As of April 2006 with the new pension simplification rules everyone has the right to a lump sum pension of 25% with their private pensions. There are some exceptions to this rule which we will cover later in this guide however, some will be eligible for a greater sum than 25%, and some less than this statutory amount.
Lump sum pension – options available at retirement
Once you reach the age of 55, or over, at the point that you wish to take benefits from your pension, you have a choice to make with regards to income and the lump sum required.
- You are allowed to take up to 25% of the entire pension pot as a tax free lump sum. You will not be taxed on this amount and there are no restrictions on how to use this lump sum.
- You do not need to take the entire 25% of pension pot. It could be 24%, 19%, or even 1% if you so wish. The decision is yours.
- The remaining 75% has to be allocated to either an annuity or an Income Drawdown plan at this point.
- You do not need to take an income from the Pension Drawdown plan until required, the funds just have to transfer into an Income Drawdown plan at this point.
- Once the decision is made with regards to your pension benefits, it cannot be changed at a later point.
Exceptions to this 25% lump sum pension rule
Retirement Annuity Contracts & Executive Pension Plans
Some old Retirement annuity Contracts and Executive Pension Plans are eligible for lump sums greater, and lower, than 25%. These contracts are basically a type of personal pension that is no longer available.
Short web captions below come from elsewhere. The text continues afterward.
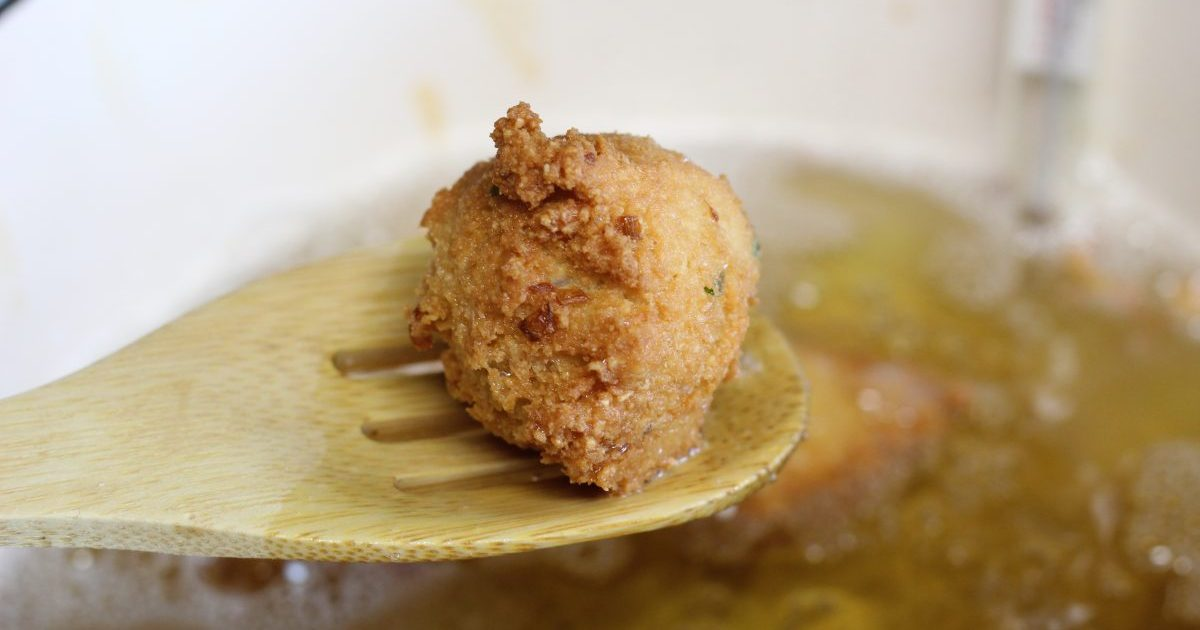 hushpuppy on a spoon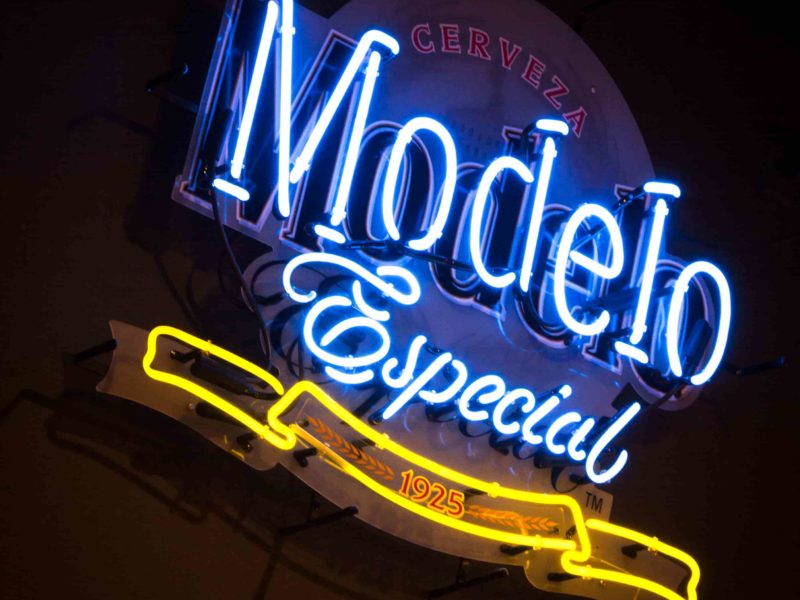 Nick's-Grill-Modelo-Neon-Sign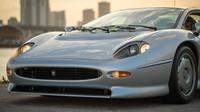 Ultimátní Jaguar XJ220 jde do dražby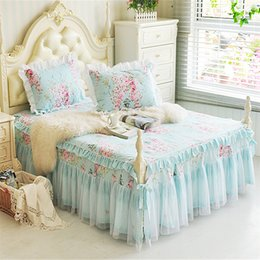 Wholesale Rose Flowers Ruffled Lace Girls Bed sheet Bedskirt Pillow shams Soft Cotton Twin Queen King size Bedskirt set Corners Split
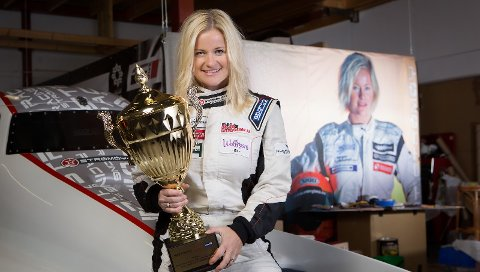 Marit Strømøy er første og eneste kvinne som har vunnet en runde i verdenscupen for Formel 1 båt. I juni kommer hun til Halden.
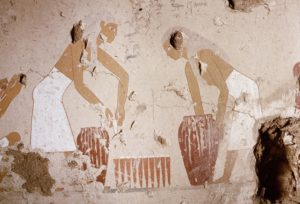 A painting detail in the tomb of Senet showing bread making. Moulds are filled with dough taken from large jars and then stacked for baking. Bread dough was used in the brewing of beer also and bread and beer making are almost always shown in the wall paintings side by side. As a rule this was women's work. Country of Origin: Egypt. Culture: Ancient Egyptian. Date/Period: 12th dynasty c.1991 - 1786 BC. Place of Origin: West Thebes. Credit Line: Werner Forman Archive. Location: 119 (Werner Forman Archive / Heritage Images) | Verwendung weltweit, Keine Weitergabe an Wiederverkäufer.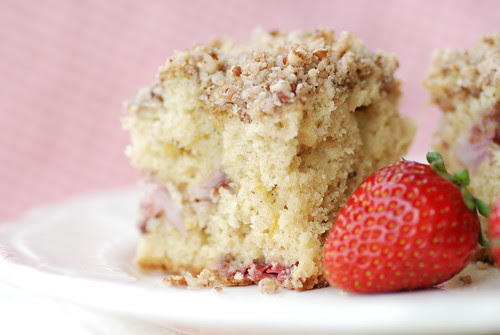 strawberry crumb cake 2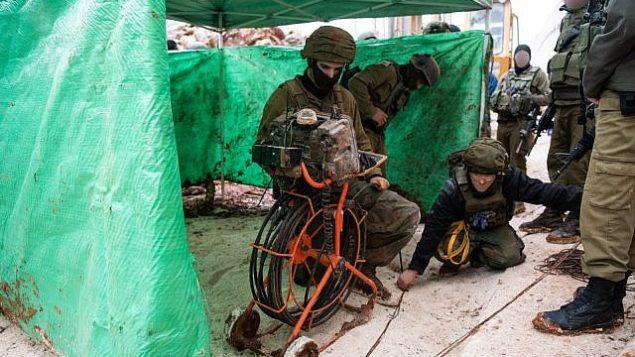 """الجيش الإسرائيلي يكشف عن نفق يمتد إلى داخل الأراضي الإسرائيلية من جنوب لبنان، تقول إسرائيل إن منظمة """"حزب الله"""" قامت بحفره، 11 ديسمبر، 2018. (Israel Defense Forces)"""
Your pension provider will calculate your entitlement to tax free cash, this calculation is usually based on your income levels pre 2006.
Section 32 Policies with Guaranteed Minimum Pension benefits
Section 32 polices pensions are pension plans that accepted pension funds from Occupational Pension Schemes. With some Section 32 policies there may be guaranteed minimum pensions benefits attached. These benefits have to secure a certain income in retirement, no matter what the value of the pension plan is at the time at retirement. In many instances, there is not enough funds in the pension to pay this guaranteed income however, as stated earlier the Section 32 policy is bound to pay this set income. Consequently, in such instances, they are able to pay a reduced lump sum benefit, and in some instance none at all.
If you are not eligible for a lump sum pension of 25%, you may have the option to transfer to another private pension provider and into a personal pension. An IFA, or pension adviser, will offer guidance on such matters.